-- BEGIN Selected text --

The Ranch is a viable business. There are 97 weddings booked for 2010 along with numerous conferences. The P&L for 2009 showed a profit of nearly $350,000. So from a business perspective this is a horrible decision! From a ministry perspective, my guess is that the Crystal Cathedral’s first priority is to save the Hour of Power and therefore, all the focus is there. To shut down all of the other ministries within the organization will allow them to do that. In the meantime, there will be a giant-sized wake following this decision when it’s made public. What will the brides do when they get notice of this when their weddings are in a few months? Who will maintain the property so that it can be put on the market for sale? That is of course, assuming Farmers & Merchants won’t foreclose before then. Maybe that’s the inevitable…this property will be foreclosed and those in power at CC know it’s coming. My head has been spinning to understand the reasoning behind this decision.

Whatever the outcome God is in control. God is in control. God is in control!!! I had to write that 3 times to make it really sink in deep. There are hundreds of logistical questions surrounding the closure of this beautiful 20 acre place. It’s an undertaking of massive proportion that all has to take place in 60 days.

-- END Selected text --
-- BEGIN Data listing --

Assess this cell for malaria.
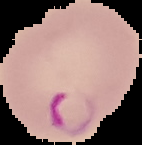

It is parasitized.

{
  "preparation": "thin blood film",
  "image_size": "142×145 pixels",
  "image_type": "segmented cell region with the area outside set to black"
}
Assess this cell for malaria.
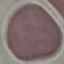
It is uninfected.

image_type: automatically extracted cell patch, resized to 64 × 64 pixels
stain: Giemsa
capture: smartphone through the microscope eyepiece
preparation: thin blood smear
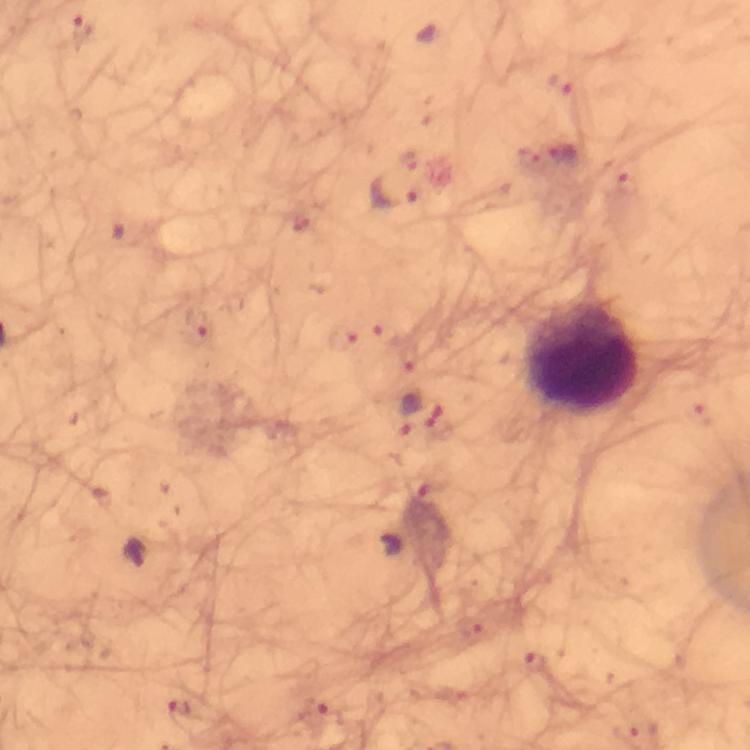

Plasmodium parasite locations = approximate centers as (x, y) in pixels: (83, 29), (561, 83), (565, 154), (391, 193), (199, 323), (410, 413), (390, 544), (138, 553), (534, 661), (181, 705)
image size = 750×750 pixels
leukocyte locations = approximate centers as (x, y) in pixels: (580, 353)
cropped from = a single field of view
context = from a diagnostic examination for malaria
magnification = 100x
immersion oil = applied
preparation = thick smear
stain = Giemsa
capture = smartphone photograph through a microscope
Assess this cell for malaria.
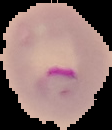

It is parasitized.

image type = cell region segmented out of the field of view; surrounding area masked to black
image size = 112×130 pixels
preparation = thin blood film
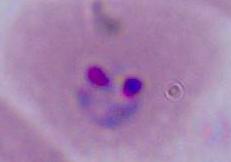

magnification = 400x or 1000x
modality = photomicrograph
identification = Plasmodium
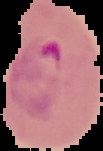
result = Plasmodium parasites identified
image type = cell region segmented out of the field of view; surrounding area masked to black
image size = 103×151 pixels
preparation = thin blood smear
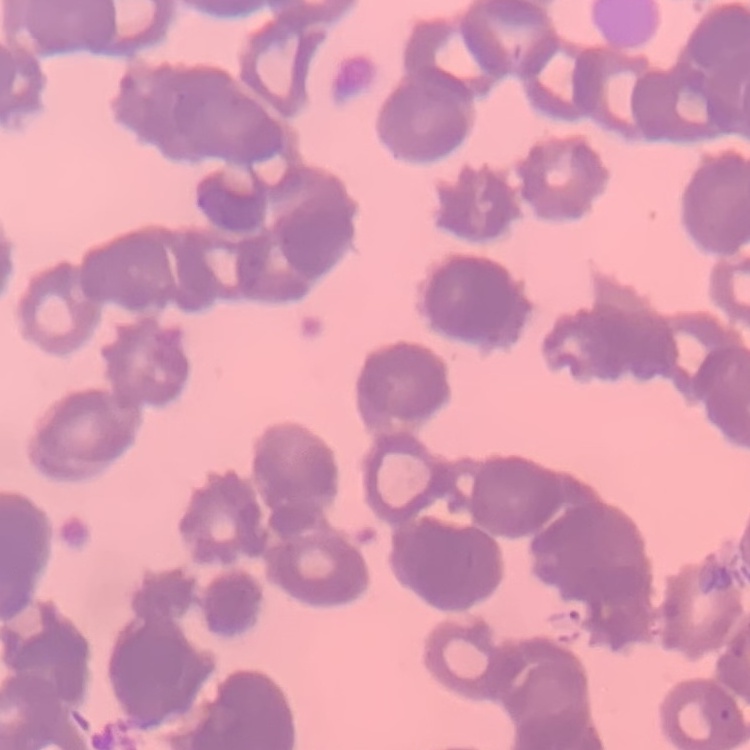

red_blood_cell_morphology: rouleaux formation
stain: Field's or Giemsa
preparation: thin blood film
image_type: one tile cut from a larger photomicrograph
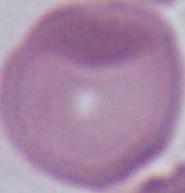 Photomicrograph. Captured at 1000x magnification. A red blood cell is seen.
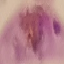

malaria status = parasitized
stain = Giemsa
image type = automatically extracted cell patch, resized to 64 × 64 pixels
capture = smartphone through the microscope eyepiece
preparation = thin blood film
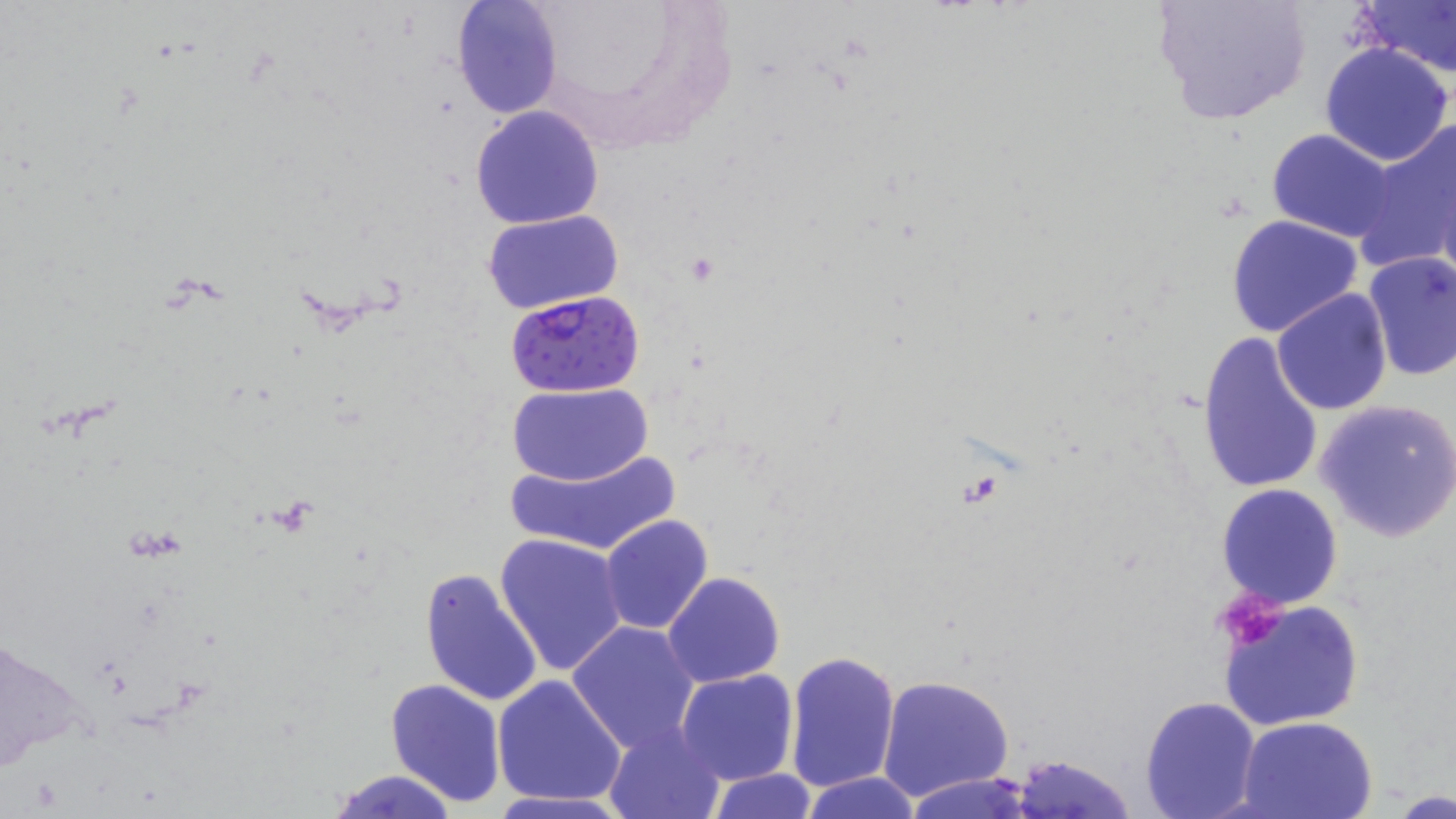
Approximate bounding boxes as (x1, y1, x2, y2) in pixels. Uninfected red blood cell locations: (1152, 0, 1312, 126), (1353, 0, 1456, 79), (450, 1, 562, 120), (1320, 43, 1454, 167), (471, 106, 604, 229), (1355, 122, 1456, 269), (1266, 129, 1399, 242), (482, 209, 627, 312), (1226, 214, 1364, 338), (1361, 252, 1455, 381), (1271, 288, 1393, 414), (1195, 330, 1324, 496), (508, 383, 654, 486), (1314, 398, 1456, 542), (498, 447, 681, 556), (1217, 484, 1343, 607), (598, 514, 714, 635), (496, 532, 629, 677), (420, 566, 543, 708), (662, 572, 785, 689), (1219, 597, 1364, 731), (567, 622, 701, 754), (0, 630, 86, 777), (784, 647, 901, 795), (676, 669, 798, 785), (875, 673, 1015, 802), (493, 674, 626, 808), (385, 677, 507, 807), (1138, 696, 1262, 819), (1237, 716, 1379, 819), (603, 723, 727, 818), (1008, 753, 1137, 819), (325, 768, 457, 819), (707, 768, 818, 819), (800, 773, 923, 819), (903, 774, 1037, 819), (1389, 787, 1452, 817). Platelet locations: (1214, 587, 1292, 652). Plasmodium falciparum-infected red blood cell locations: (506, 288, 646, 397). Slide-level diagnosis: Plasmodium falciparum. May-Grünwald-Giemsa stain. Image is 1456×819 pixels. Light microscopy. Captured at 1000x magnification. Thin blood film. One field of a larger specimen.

-- END Data listing --
-- BEGIN Data listing --

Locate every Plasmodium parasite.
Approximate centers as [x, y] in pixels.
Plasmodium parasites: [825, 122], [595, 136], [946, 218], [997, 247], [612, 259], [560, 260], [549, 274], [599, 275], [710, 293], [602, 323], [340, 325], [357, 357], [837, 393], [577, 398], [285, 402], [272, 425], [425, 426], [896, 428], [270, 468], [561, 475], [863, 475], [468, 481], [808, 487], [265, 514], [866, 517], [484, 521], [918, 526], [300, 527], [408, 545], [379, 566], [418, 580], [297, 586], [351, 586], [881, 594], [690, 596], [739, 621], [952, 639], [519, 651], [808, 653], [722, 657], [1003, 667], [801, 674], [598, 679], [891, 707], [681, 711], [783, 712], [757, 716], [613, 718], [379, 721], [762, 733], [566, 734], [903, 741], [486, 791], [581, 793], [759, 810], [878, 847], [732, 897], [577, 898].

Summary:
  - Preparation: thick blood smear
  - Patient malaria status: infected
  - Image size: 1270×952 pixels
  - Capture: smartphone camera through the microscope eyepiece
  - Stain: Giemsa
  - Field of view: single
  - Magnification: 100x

-- END Data listing --

_Directives:_
a) Answer these questions from the text about the Ranch closing:
(i) How many weddings are booked at the Ranch for 2010?
(ii) How large is the property, in acres?
(iii) Within how many days must the closure take place?
b) Extend the text about the Ranch closing, starting after its final sentence.
The items are unrelated to the Ranch text and stand apart from it.

_Answers per task:_
a)
(i) 97
(ii) 20 acres
(iii) 60 days

b)
It just kills me to think that this holy land that has been used for God’s glory will soon be deserted and desolate? All of the Spanish Colonial buildings with its amazing tiles and brick to be left with no one to enjoy their beauty. It kills me even more to not have had the opportunity to turn this amazing piece of land into the picture I have for it in my head. Why did God put me here for this short time of a year and a half? Since acquiring this position without any prior experience was a miracle in itself, I believed that God’s plan for my life involved this Ranch. I gave my heart to the Lord as a 13 year old girl attending the youth ministries at the CC. I seriously felt a stirring in my heart when I used to drive by the property on the freeway. Everything came full circle and seemed to finally come together in my life. Yes, it’s been a huge struggle financially as my salary is only a fraction of what it used to be. But along with my jewelry, I truly believed it was God’s plan. So now what?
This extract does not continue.